A date is a number format, but it's different to a normal number. It is a real number x.xxxx. The integer portion represents days elapsed from a certain reference point. The decimal point represents a fraction of a day.

The 24 hour time of 15:35 is roughly 5/8 of a day (15/24hours) and therefore will be roughly 0.625 of a day.

So the suggestions are that you use some function to change your number of 15.35 into a date/time value equivalent to a time of 15:35 . You can then do calculations with the time, using intrinsic access date functions. for example you have said that 15.35 represent 3:35pm, or But if you tried to add 5:45 elapsed time to 15:35 in your system it's not easy because you get 20:80 which isn't a valid time. Hence all the suggestions others have made.

 

[Pinesh]

Ranman256,
Gasman,
CJ_London,
Minty,
Gemma-the-husky

Thanks a ton for the inputs and guidance.
Have been able to solve it finally.
Seems there was data input error as well as instructions error.
A decimal was missed out that lead to the KM_Hour being input as 442 KM/hour instead of 4.42 per hour
And the instructions (Clarified now) were that to convert the Speed x distance into Time format

Used the function : Format([Total_Time], "hh:nn:ss")
Worked perfectly.

Again thanks for all the guidance.
Regards / Pinesh

 

[Gasman]

Hmm, what is to stop that happening again?
Might be worth having some min and max values stored that could be examined to see if the data is outside recognised ranges?
What if I have entered 4442? Admittedly the user *should* spot their mistake, but as I have had colleagues pasting postcode as surnames, even first names as surnames, then it is best to stop what you can, surely?

 

[CJ_London]

KM_Hour being input as 442 KM/hour instead of 4.42 per hour

so these aren't super fast cyclists, they are zimmer frame users?
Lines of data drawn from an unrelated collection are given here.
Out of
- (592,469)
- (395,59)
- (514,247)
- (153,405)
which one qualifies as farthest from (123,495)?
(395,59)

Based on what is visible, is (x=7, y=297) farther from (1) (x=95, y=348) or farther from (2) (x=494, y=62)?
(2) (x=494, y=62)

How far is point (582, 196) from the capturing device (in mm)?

And the instructions (Clarified now) were that to convert the Speed x distance into Time format

still doesn't make sense to me but good luck with your project

 

[Pat Hartman]

We're missing something important. Please show us how 01:14:35 is actually stored. is it a string with two colons? Or is it a numeric integer in seconds? Or is it a DateTime data type.